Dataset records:
────

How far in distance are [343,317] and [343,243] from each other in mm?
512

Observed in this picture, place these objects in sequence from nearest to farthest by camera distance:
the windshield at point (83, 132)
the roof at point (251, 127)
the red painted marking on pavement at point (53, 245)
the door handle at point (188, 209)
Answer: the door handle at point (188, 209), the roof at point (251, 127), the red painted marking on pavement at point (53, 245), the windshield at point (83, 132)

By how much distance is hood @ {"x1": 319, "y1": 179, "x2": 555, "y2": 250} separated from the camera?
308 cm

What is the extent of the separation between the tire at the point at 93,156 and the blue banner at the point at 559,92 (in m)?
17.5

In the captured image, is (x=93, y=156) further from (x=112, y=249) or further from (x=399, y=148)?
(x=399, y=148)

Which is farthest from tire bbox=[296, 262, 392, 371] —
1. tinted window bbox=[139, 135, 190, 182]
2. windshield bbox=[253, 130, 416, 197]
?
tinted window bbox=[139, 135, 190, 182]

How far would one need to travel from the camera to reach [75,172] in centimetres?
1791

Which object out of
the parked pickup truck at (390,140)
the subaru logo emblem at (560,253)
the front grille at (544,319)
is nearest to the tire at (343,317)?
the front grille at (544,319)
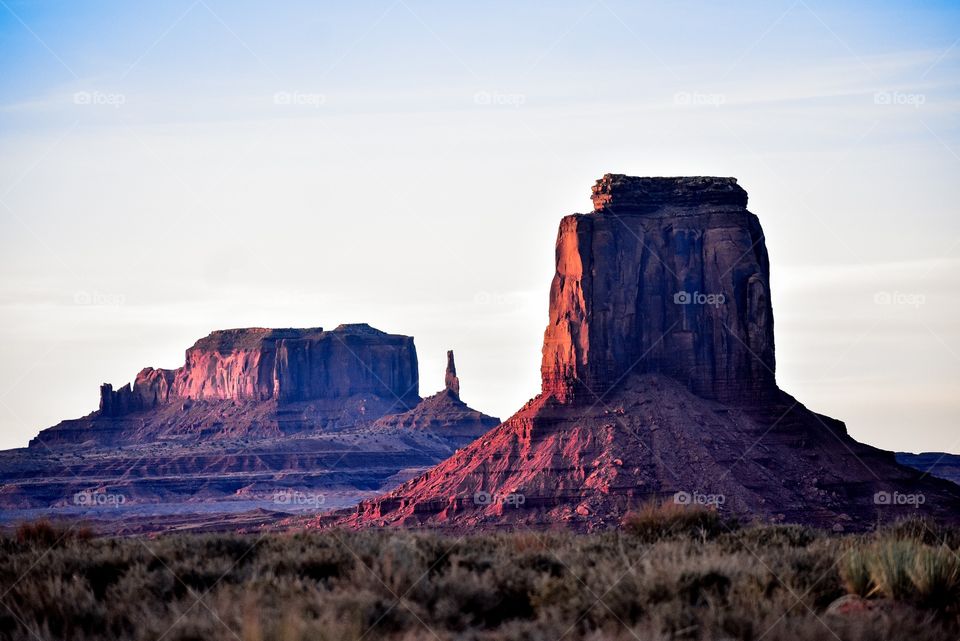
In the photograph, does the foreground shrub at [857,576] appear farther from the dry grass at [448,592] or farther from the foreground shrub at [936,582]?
the foreground shrub at [936,582]

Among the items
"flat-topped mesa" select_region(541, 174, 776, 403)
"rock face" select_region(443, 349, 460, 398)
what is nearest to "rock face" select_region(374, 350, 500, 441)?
"rock face" select_region(443, 349, 460, 398)

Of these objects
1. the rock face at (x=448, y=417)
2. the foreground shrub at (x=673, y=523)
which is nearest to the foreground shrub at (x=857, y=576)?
the foreground shrub at (x=673, y=523)

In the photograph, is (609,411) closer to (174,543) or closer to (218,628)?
(174,543)

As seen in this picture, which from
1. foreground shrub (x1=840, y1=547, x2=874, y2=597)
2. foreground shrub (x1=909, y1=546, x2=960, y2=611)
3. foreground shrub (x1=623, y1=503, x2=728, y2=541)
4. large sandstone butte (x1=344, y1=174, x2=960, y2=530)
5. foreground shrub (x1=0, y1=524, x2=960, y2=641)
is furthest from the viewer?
large sandstone butte (x1=344, y1=174, x2=960, y2=530)

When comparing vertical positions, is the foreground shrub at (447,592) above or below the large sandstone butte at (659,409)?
below

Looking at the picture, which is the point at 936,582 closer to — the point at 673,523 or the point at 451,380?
the point at 673,523

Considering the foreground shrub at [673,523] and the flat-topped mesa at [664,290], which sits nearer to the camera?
the foreground shrub at [673,523]

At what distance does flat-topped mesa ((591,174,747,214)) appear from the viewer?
8888cm

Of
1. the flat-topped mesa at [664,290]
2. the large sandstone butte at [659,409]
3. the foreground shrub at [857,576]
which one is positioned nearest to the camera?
the foreground shrub at [857,576]

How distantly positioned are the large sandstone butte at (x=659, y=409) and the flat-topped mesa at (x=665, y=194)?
8 cm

────

** What this task involves **
The pictures in the entries should be left out; output everything else exactly.

** Task result **
How far in distance are [343,317] and [343,243] from each other in mm?
512

Observed in this picture, place these objects in sequence from nearest to farthest by camera distance:
the windshield at point (83, 132)
the roof at point (251, 127)
the red painted marking on pavement at point (53, 245)
the door handle at point (188, 209)
Answer: the door handle at point (188, 209), the roof at point (251, 127), the red painted marking on pavement at point (53, 245), the windshield at point (83, 132)

By how much distance is hood @ {"x1": 319, "y1": 179, "x2": 555, "y2": 250} separated from the camera?
308 cm

What is the extent of the separation between the tire at the point at 93,156 and the blue banner at the point at 559,92 (in m)?
17.5

In the captured image, is (x=93, y=156) further from (x=112, y=249) or further from (x=399, y=148)?
(x=399, y=148)

Which is farthest from tire bbox=[296, 262, 392, 371] —
1. tinted window bbox=[139, 135, 190, 182]
2. windshield bbox=[253, 130, 416, 197]
?
tinted window bbox=[139, 135, 190, 182]

How far would one need to travel from the camera to reach [75,172] in centimetres?
1791

Which object out of
the parked pickup truck at (390,140)
the subaru logo emblem at (560,253)
the front grille at (544,319)
is nearest to the tire at (343,317)?
the front grille at (544,319)
In the photograph, does the foreground shrub at [857,576] appear farther from the dry grass at [448,592] or farther from the foreground shrub at [936,582]?
the foreground shrub at [936,582]

Among the items
"flat-topped mesa" select_region(541, 174, 776, 403)
"rock face" select_region(443, 349, 460, 398)
what is nearest to "rock face" select_region(374, 350, 500, 441)?
"rock face" select_region(443, 349, 460, 398)

Of these objects
1. the rock face at (x=448, y=417)
2. the foreground shrub at (x=673, y=523)
which is nearest to the foreground shrub at (x=857, y=576)?
the foreground shrub at (x=673, y=523)

In the photograph, is (609,411) closer to (174,543) or closer to (218,628)?
(174,543)

As seen in this picture, which from
1. foreground shrub (x1=840, y1=547, x2=874, y2=597)
2. foreground shrub (x1=909, y1=546, x2=960, y2=611)
3. foreground shrub (x1=623, y1=503, x2=728, y2=541)
4. large sandstone butte (x1=344, y1=174, x2=960, y2=530)
5. foreground shrub (x1=0, y1=524, x2=960, y2=641)
is furthest from the viewer?
large sandstone butte (x1=344, y1=174, x2=960, y2=530)

When comparing vertical positions, is the foreground shrub at (447,592) above or below the large sandstone butte at (659,409)?
below

Looking at the picture, which is the point at 936,582 closer to — the point at 673,523 or the point at 451,380?
the point at 673,523

Considering the foreground shrub at [673,523] and the flat-topped mesa at [664,290], which sits nearer to the camera?
the foreground shrub at [673,523]

At what distance does flat-topped mesa ((591,174,747,214)) appear from the viewer?
8888cm

Of
1. the flat-topped mesa at [664,290]
2. the large sandstone butte at [659,409]
3. the foreground shrub at [857,576]
which one is positioned nearest to the camera?
the foreground shrub at [857,576]

How distantly positioned are the large sandstone butte at (x=659, y=409) and the flat-topped mesa at (x=665, y=194)?
8 cm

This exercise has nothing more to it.